Pakistan appears to be crumbling down not because of external threats but from the internal crisis intensified by the competing forces within the state elite and institutions. The contemporary crisis of the state and its internal contradictions can only be understood in its historical and colonial context.
Pakistan inherited internal and external security dilemmas from the colonial rule as part of independence. The major internal threat to the state stems from the very ideology of Pakistan itself. In the absence of a commonly shared notion of nationhood, the post-colonial state establishment started using Islam as a unifying force to keep the ethnically and culturally diverse population together. The state was Islamised through the Objectives Resolution in 1949. Thus, the ideology of Pakistan created a need for a strong centre. Despite the initial contract between the centre and the various federating units that the latter would be sovereign and autonomous, the centre refused to grant provincial autonomy to its federating units in the successive military and civilian governments for the last 62 years. The over-centralised state created tension between the federal and provincial units. The independence of Bangladesh was a nail in the coffin of the ideology of Pakistan.

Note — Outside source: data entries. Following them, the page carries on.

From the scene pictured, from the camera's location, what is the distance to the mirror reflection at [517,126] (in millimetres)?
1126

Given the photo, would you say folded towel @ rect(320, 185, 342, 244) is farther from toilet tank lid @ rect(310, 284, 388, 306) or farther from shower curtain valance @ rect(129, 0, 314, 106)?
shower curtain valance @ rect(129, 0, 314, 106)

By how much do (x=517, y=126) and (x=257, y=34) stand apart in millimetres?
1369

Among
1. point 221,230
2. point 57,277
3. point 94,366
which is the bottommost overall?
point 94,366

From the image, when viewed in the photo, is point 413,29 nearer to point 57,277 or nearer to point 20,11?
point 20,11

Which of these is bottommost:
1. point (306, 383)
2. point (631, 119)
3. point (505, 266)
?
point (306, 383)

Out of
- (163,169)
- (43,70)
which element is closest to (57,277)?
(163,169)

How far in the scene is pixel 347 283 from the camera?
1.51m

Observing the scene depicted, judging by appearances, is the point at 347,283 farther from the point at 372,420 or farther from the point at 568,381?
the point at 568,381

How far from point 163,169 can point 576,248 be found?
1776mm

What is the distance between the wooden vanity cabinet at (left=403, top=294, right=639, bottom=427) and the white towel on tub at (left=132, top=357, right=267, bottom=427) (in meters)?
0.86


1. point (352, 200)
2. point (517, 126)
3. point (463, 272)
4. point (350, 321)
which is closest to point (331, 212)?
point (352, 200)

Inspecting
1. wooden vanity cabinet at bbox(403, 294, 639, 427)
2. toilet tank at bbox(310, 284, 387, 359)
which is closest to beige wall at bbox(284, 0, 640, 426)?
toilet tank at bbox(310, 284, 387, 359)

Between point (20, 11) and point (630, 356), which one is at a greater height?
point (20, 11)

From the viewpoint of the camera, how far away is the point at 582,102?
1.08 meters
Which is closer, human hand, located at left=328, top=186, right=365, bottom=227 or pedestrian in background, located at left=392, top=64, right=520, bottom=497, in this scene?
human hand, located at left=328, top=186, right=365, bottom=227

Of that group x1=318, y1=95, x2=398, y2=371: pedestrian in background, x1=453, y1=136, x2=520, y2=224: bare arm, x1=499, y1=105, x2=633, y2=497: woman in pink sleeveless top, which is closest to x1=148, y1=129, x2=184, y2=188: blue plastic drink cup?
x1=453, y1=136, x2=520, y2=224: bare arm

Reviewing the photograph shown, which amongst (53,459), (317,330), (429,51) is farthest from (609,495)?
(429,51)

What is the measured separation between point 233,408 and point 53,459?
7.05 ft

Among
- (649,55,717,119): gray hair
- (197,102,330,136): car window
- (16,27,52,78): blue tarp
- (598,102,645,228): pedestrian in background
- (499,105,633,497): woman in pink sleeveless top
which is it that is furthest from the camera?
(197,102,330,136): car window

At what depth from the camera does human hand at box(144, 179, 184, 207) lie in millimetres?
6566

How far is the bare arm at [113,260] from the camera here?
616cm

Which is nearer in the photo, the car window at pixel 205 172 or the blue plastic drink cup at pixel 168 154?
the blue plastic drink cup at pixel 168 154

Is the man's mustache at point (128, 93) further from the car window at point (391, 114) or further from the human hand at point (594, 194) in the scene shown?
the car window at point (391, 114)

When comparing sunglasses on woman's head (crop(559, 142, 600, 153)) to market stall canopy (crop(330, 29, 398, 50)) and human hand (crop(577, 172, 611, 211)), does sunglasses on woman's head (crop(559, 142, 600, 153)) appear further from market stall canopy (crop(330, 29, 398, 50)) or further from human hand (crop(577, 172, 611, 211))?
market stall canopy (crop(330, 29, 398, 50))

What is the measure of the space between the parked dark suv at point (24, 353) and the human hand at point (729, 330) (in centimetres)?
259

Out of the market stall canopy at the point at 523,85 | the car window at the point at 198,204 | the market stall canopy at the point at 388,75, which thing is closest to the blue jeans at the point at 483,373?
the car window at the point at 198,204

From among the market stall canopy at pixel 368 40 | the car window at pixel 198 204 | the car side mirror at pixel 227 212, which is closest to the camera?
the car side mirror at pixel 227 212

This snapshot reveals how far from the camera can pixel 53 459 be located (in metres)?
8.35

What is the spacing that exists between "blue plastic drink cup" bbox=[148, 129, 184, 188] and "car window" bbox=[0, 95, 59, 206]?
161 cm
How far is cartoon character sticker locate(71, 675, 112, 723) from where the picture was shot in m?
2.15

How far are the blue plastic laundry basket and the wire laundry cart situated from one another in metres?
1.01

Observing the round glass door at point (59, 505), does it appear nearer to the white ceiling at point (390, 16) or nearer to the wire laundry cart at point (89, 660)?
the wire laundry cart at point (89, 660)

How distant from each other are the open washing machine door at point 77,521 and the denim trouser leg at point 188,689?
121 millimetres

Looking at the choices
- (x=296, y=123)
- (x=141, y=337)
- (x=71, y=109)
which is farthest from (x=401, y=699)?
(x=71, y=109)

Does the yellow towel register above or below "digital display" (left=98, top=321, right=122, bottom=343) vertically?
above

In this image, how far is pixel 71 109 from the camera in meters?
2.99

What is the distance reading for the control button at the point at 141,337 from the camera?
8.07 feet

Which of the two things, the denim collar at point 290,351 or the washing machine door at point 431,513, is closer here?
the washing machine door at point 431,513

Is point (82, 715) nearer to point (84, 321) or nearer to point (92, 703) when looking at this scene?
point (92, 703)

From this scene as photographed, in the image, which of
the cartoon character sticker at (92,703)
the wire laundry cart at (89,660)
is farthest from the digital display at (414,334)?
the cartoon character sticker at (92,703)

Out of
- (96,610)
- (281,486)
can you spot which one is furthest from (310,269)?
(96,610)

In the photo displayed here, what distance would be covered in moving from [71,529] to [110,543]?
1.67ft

However, no lessons were learnt. The centre continued to exploit provincial resources, refused to abolish the concurrent list and did not work out a power and resource sharing formula between the federal and provincial governments. As a result of this, the national question emerged as one of the most serious threats to the state security. Some of these nationalist forces are now turning into secessionist movements.
Another major threat to the state is from rising religious militancy and extremism. After independence, Pakistan inherited the disputes of Kashmir with India and Durand Line with Afghanistan. To respond to these perceived security threats from neighbouring countries, the Pakistani establishment crafted the policy of support to non-state actors and trained Islamist militants who were fighting in Indian held Kashmir. The annexation of the Objectives Resolution with Pakistan’s first constitution was followed by declaring Ahmadiyya sect as non-Muslims in 1974. The policy of appeasement of religious forces was at its peak during the military dictators of Ziaul Haq and Pervez Musharraf’s military rule.
Ziaul Haq nurtured Islamist militants with the support of the US to fight Soviet Union in Afghanistan. The radical Islamists were given tremendous financial and political support to establish religious madaris to produce and train militants for Afghan jihad. Musharraf’s regime secured the electoral victory of the Muttahida Majlis-e-Amal (MMA) through manipulation of elections in NWFP. During the five-year-rule of MMA (2002-2007) in NWFP, radical militant groups in FATA became strong.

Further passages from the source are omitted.